Wat heeft die Mondriaan-samenwerking opgeleverd?
“Het jaar loopt nog natuurlijk dus de evaluatie over de bezoekers hebben we nog niet gedaan. Wel weten we dat de samenwerking circa 10 miljoen euro aan mediawaarde heeft opgeleverd. We zijn verschenen in gerenommeerde internationale kranten als de Guardian, el País en New York Times. We hebben bijvoorbeeld wel al van het museum in Drachten gehoord dat ze dit jaar bezoekers uit windstreken hebben ontvangen, die ze voorheen nooit zagen. En het mooie is, ook de Nederlandse zichtbaarheid en interesse groeien sterk als uitvloeisel van de internationale aandacht.”

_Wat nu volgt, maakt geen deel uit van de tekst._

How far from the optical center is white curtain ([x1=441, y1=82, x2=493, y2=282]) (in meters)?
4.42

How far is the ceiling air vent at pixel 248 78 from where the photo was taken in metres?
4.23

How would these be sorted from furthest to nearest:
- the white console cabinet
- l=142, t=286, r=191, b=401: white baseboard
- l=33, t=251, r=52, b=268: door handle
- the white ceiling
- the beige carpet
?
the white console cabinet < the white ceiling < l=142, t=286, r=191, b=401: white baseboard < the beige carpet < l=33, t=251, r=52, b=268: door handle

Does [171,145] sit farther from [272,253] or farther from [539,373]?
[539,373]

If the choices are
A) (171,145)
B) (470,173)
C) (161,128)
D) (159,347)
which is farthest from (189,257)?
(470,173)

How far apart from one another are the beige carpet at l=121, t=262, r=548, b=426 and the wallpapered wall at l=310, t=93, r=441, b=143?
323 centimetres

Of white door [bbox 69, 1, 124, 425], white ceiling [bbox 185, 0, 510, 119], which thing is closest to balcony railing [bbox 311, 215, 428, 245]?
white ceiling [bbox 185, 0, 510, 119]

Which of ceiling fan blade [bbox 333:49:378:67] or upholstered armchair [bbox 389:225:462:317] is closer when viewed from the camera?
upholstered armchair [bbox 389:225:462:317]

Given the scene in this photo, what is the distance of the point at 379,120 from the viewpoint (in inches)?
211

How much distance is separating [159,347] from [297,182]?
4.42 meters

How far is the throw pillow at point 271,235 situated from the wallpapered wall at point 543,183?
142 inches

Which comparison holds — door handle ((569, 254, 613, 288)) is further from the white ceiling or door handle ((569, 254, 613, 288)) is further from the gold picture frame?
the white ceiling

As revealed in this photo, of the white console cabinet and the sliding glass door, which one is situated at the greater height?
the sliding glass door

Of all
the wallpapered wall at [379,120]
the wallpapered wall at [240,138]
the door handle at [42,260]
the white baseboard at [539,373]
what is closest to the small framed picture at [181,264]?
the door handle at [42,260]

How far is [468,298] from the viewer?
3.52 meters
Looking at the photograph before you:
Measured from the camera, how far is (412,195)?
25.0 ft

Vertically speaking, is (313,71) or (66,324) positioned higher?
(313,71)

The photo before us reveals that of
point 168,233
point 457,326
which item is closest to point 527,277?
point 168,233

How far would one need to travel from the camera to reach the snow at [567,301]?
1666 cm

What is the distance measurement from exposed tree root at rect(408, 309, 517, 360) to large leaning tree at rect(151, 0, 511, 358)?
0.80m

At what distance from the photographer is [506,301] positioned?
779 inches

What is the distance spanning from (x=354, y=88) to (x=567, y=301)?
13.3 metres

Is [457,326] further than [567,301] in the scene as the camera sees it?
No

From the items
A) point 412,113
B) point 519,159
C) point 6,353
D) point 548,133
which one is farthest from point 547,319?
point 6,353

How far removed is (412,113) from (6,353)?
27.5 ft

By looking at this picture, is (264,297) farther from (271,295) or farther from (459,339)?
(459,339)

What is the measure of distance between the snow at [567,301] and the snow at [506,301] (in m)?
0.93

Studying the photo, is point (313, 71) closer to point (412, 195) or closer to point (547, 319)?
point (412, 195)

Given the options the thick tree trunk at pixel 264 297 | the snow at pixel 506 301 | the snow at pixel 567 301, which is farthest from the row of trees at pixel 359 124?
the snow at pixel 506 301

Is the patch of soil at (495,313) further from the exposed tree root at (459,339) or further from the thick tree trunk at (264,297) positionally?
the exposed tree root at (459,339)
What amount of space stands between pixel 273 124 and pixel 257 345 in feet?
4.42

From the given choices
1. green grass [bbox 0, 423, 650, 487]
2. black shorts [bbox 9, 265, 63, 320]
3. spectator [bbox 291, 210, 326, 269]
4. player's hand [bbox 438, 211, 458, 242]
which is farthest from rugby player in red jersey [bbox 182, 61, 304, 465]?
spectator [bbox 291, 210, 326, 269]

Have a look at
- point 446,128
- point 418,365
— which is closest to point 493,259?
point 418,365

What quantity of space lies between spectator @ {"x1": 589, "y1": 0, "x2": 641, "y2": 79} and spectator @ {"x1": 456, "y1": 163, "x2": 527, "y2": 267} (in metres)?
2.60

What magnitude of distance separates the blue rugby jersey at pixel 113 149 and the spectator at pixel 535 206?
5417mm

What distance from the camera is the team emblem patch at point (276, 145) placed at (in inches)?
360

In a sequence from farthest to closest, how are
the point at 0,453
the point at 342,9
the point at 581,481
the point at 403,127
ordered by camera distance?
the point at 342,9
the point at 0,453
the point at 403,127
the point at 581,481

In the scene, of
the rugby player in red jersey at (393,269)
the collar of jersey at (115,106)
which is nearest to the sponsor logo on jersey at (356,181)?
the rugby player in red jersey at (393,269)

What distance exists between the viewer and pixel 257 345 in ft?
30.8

Je hebt al die ‘Mondriaansteden’ mee weten te krijgen. Eigenlijk als een soort City Deal niet?
“Ik denk dat het een even weerbarstig proces is geweest. Maar dat is het waard. De kracht is enorm. Die schuilt vooral in het met elkaar formuleren van de ambities en het op het juiste abstractieniveau krijgen. Belangrijk is het om uit onderlinge concurrentiestrijd weg te blijven. Je moet eerst samen de bezoekerstaart vergroten, zodat je het daarna kunt verdelen en iedereen een groter stukje krijgt. De verschillende partijen waren bereid om die samenwerking op te zoeken. Wij fungeerden als een soort aanjager daarbij, als cement tussen de stenen. We moeten niet meer denken in bestuurlijke en geografische entiteiten. Die grenzen zijn helemaal niet belangrijk voor een bezoeker uit New York bijvoorbeeld. Die heeft geen flauw idee welke bestuurlijke grenzen er zijn. Samen een thema oppakken en wegblijven van die grenzen, en bijbehorende onderlinge concurrentiestrijd. Dat was en is de uitdaging.”